Is Tropical – The Greeks
Früh übt sich, was ein guter Häuserkämpfer werden will: Für „The Greeks“ ließen Is Tropical den Nachwuchs an die Waffen – und animierten in die doch recht klassische Räuber-und-Gendarm-Situation jede Menge Explosionen und hinreichend Kunstblut. Wer soviel Gewalt nur erträgt, wenn ihm ein Statement des Künstlers dazu in die Hand gegeben wird, bitte sehr: Auf der Homepage ihres Labels Kitsune betonten Is Tropical, dass es keinerlei politischen Subtext gebe. Alles nur Spaß, okay?
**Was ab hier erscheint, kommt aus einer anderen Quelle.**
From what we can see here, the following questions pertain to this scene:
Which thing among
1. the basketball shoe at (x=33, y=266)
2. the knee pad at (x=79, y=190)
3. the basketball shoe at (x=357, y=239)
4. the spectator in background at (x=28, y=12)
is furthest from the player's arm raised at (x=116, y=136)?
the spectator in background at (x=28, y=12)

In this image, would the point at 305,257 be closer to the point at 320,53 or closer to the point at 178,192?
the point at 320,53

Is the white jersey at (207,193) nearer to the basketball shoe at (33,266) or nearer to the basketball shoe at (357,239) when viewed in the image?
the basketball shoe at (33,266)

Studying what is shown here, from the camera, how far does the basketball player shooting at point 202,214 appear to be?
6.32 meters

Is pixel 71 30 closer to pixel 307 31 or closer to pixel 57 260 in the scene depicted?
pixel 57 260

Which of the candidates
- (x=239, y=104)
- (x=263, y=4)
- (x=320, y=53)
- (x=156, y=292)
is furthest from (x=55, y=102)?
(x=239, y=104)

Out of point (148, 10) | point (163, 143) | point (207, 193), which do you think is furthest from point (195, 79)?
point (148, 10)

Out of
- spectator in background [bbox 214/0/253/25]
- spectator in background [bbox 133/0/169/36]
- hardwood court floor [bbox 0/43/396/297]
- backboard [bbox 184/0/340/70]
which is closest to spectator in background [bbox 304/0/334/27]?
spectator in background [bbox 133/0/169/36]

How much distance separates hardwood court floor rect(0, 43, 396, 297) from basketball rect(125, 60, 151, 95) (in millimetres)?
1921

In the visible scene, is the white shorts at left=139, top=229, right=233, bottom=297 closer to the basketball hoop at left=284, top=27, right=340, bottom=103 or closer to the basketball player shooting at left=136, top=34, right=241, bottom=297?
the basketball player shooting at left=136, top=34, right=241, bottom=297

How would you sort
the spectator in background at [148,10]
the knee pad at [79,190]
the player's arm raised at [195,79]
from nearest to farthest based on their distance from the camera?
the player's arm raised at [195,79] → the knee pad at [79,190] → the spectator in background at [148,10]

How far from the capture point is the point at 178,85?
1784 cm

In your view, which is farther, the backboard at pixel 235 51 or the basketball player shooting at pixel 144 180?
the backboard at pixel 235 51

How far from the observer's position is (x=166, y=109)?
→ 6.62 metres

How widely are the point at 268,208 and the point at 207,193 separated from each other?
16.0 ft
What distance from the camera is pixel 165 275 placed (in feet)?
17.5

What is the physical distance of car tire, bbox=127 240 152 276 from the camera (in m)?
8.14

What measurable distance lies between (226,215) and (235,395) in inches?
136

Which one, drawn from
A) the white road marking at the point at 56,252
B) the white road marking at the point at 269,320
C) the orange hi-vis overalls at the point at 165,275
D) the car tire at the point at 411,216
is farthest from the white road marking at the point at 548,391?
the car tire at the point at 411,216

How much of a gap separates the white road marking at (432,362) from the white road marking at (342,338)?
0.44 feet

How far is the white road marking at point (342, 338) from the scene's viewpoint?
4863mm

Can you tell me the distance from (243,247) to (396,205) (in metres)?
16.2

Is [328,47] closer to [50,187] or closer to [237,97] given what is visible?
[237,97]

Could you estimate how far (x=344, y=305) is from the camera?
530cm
Foster The People – Helena Beat
Auch Foster The People dachten sich nicht so viel beim Videodreh zu „Helena Beat“, wie sie uns neulich beim Blind Date verrieten. Das offenbar recht großzügig bemessene Budget legten sie aber ebenfalls in ordentlich Gewaltdarstellung an: Im Clip fährt die Band durch eine Endzeitlandschaft, in der allerhand Gestalten marodieren und lauern. Die Optik liegt dabei ziemlich genau auf halber Strecke zwischen „Mad Max“ und „Die Klapperschlange“.
Cut Copy – Need You Now
Die Vermutung eines der User-Kommentare, die Band weise mit diesem Clip auf eventuelle olympische Ambitionen Australiens hin, ist nicht von der Hand zu weisen. Aber auch wenn man sich nicht für Sport interessiert: Die Bildsprache des Clips ist ziemlicher Wahnsinn und passt gut zu den hochgezüchteten Hooks. Regie führte Keith Schofield, dessen Video zu Duck Sauces „Big Bad Wolf“ erst vor ein paar Wochen durch die Blogs gereicht wurde.
DJ Shadow – Scale It Back
Wie sich die Typen, die Kartentricks machen, merken können, welche Karte wo sitzt? Im Video zu DJ Shadows „Scale It Back“ wird quasi in den Kopf eines Kartenspielers geschaut – und das dortige Innenleben detailgenau nachgebaut – übrigens vom Regisseuren-Team Casey & Ewan, das zuletzt mit Fujiya & Miyagi an deren Handpuppen-CI zum Album „Ventriloquizing“ arbeiteren.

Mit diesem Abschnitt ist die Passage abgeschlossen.